::: SUPPLIED PASSAGE :::

This post is part of the Observability 101 series. The series covers basic ideas behind monitoring and observability and, I hope, it will help engineers to make their products better prepared for a long live in production.
The cheapest and easiest way to express a change to the internal state of an application is to measure and report the change as a number. A sequence of numbers, accompanied by timestamps, forms a time series. The timestamps point to moments when each of the measurements was made. The time series plus some meaningful name make a metric.
Now you know what metric is. Next, I’ll explain why metrics are useful and touch on a few other nuances.
Why are metrics important?
In the post “What is observability?” I mentioned that the main idea of the observability is to give operators an idea about how a system is running at the current moment. With this information the operators can detect problems before they cause a catastrophic failure of the system.
There are different ways to inform operators about potential problems. For example, let’s tell them that Total CPU utilization is 50%:
- Metric: cpu.utilization.total 50 1527075001
- Log message: [2018–05–23 11:30:01 UTC] INFO: Current Total CPU utilization is 50%
As you can see, the log line has more information than the metric. It’s structured better and even the date is in a human readable format. Does this help the operator solve the problem? The answer is yes, but only if this message is unique and tells the operator what is going on and what to do just from reading it. It’s possible that after reading this log line the operator will ask a legit question: “So what? Is 50% good or bad, what was CPU utilization a minute ago, what was it yesterday at the same time, what was it a month ago at the same time, what was it on the 4th Wednesday of the first month of the last quarter?”
Can these questions be answered using all the same log lines? Yes they can, but only if we keep logs for long enough. So why do we need metrics? Because of 2 simple reasons:
- Metrics are structured by default. This structure makes search easier. Logs, in contrast, are free text and every line need to be parsed to extract facts. The format of the lines might change over time with configuration or code changes, meaning several parsers are needed to extract the same fact from log lines written some time apart.
- Metrics need dramatically less space to store a data point than a log line. For example, authors of prometheus.io claim that it needs on average 1.37 bytes to store a single data point. We can keep more metrics for longer than log lines using the same storage. Keeping more metrics for longer means operators can better understand of how the system works and can identify longer trends.
To summarize this section: metrics aren’t the only way to store information about the internal state of the system. However they are the most efficient way to store the information.
What are additional attributes of metrics?
Let’s go back to the example metric from the previous section: cpu.utilization 50 1527075001. What is this example comprised of?
- cpu.utilization.total — name of the metric
- 50 — value of the measurement
- 1527075001 — timestamp of the moment when the measurement happened
What else is important?

::: STORED DATA :::

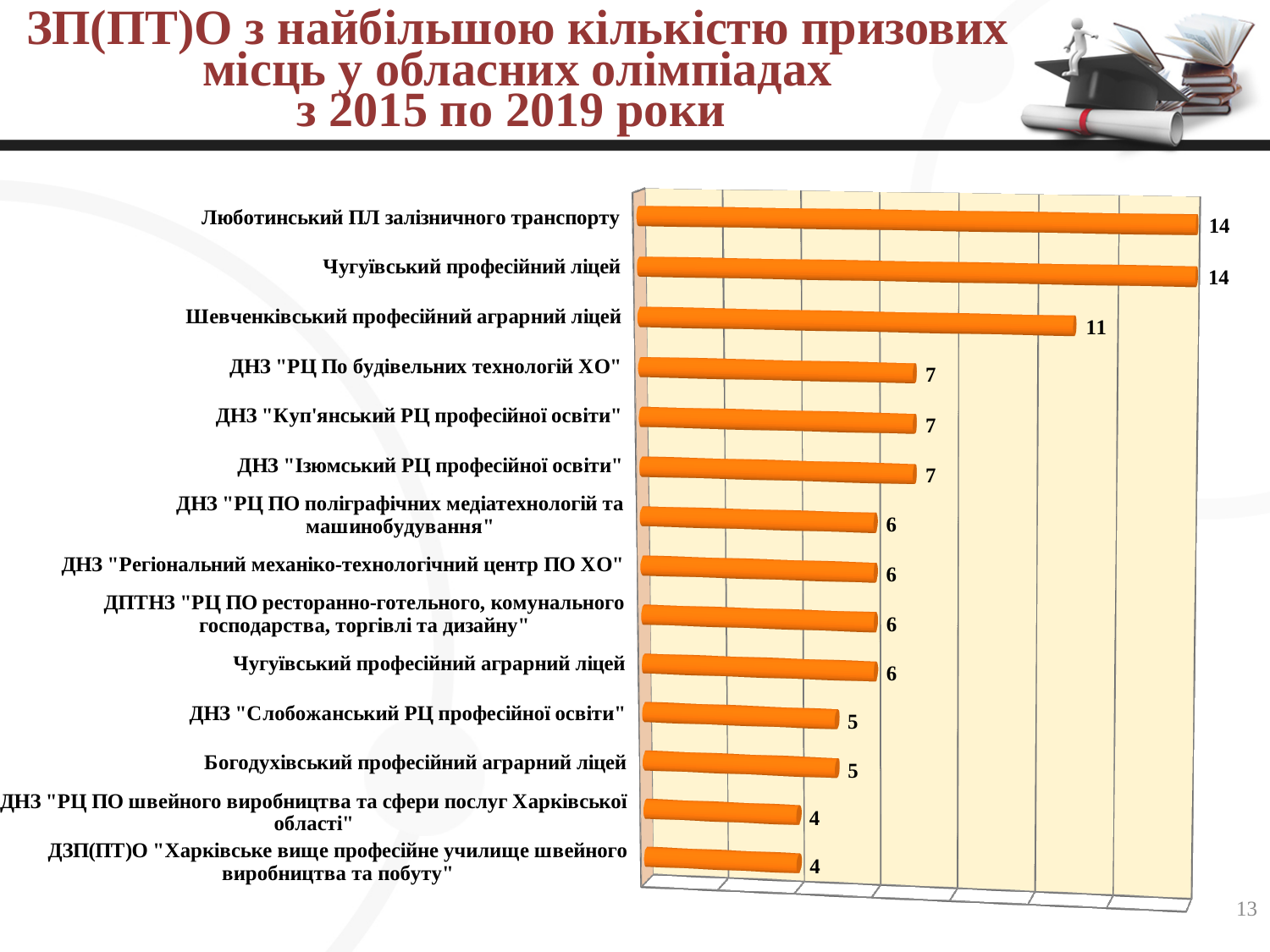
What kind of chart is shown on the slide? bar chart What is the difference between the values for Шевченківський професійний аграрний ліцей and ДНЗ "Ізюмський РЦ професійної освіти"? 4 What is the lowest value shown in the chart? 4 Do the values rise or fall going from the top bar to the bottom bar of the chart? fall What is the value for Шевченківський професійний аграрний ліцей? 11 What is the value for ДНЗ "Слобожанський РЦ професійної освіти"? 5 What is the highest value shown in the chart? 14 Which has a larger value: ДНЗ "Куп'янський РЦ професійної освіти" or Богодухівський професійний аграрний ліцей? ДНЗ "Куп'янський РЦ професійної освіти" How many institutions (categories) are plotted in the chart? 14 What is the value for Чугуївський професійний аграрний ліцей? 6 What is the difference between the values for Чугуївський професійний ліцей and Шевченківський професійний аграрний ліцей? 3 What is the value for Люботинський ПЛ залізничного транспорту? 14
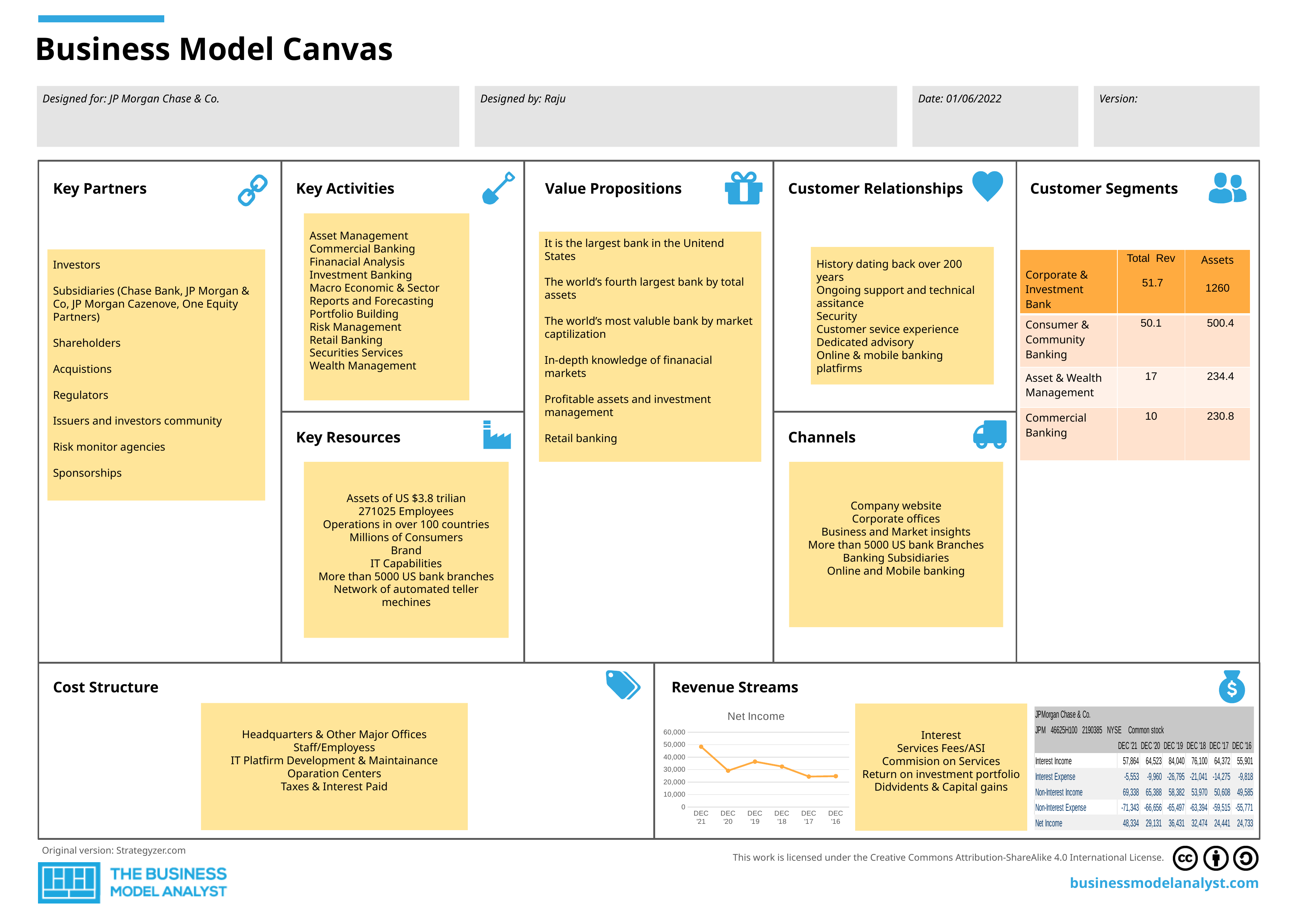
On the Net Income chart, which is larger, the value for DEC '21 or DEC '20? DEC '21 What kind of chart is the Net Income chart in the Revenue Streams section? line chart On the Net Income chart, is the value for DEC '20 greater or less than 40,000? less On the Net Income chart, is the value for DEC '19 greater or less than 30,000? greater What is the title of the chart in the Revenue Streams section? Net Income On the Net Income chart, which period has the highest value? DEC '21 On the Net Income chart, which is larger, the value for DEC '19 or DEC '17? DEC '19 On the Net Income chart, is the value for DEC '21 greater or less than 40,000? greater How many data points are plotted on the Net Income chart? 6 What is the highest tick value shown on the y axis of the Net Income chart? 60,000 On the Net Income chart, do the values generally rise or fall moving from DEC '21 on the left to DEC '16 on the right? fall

:::

◆ QUESTIONS ON THE MATERIAL:
• 1. Quote the metrics post word for word, everything from "To summarize this" down to "store the information.".
• 2. Answer these questions from the metrics post:
(a) What does a sequence of numbers accompanied by timestamps form?
(b) What Total CPU utilization figure is used in the example for informing operators?
(c) How many bytes on average do the authors of prometheus.io claim is needed to store a single data point?
• 3. Carry on the metrics post from its final line.
The listing comes from a separate source, unrelated to the metrics post.

◆ RESPONSE LIST:
• 1.
To summarize this section: metrics aren’t the only way to store information about the internal state of the system. However they are the most efficient way to store the information.

• 2.
(a) A time series.
(b) 50%.
(c) 1.37 bytes.

• 3.
- Coordinates from where the metric came from. If it is a unique metric and it comes from a single producer then cpu.utilization.total is all we need to know about it. But if there are several producers of a metric, for example if every server reports the metric for total CPU utilization by all processes on the host, and every application reports the same metric but only for CPU utilized by the application, then we need a way to segregate data points by producers. To do that we add host and producer attributes to the metric. Two pairs of attributes identify two independent producers of the metric: host=hostA, producer=host and host=hostA, producer=appA. With these attributes operators can compare CPU utilization by instances of the application appA running on different hosts or get a ratio of CPU utilized by the application appA versus total CPU utilization on the host.
- Baseline. A single data point can tell us the result of the latest measurement and and a time series — what results were observed earlier. Metric doesn’t tell us what value or range is expected and normal. A normal value can be defined either using historical data (what was the result of the measurements when we believe the system ran “as expected”?). Or you can define normal by some external requirements or common sense (we don’t want any 5XX HTTP errors from a service, or frame rate should be at least 24 frames per second).
What should you measure?
Deciding what to measure is extremely important. James Turnbull gave a talk in 2015 at the Velocity conference in New York. His presentation was called “Monitoring as a Service.” It contained an eye opening slide, for me at least. The slide says: “Focus on business outcomes.” It means that business-related metrics are the most important. I agree with him. I see metrics as another type on information teams use to describe the product. Key domain-specific metrics help build understanding. It’s great if the monitoring system shows a disk buffer usage, but it’s useless if it can’t show the number of accepted, processed, and rejected orders for an order processing system.
There is a simple rule to help you decide about the priority of measurement implementation: start with metrics about the business domain for your product. Next, add measurements to cover the implementation details of your application; if there’s an important queue in the application, measure how many messages are injected and consumed from the queue per minute. About the same priority is given for measurements of how your application communicates with other services: how many requests are sent to a database and what is the response time. Last in the list are measurements about the infrastructure layer: disk usage, CPU utilization, and bytes sent/received over the network.
It’s very easy to begin the process from the infrastructure metrics because usually they are there already. The problem is that these metrics don’t tell you anything about the stability and performance of your application.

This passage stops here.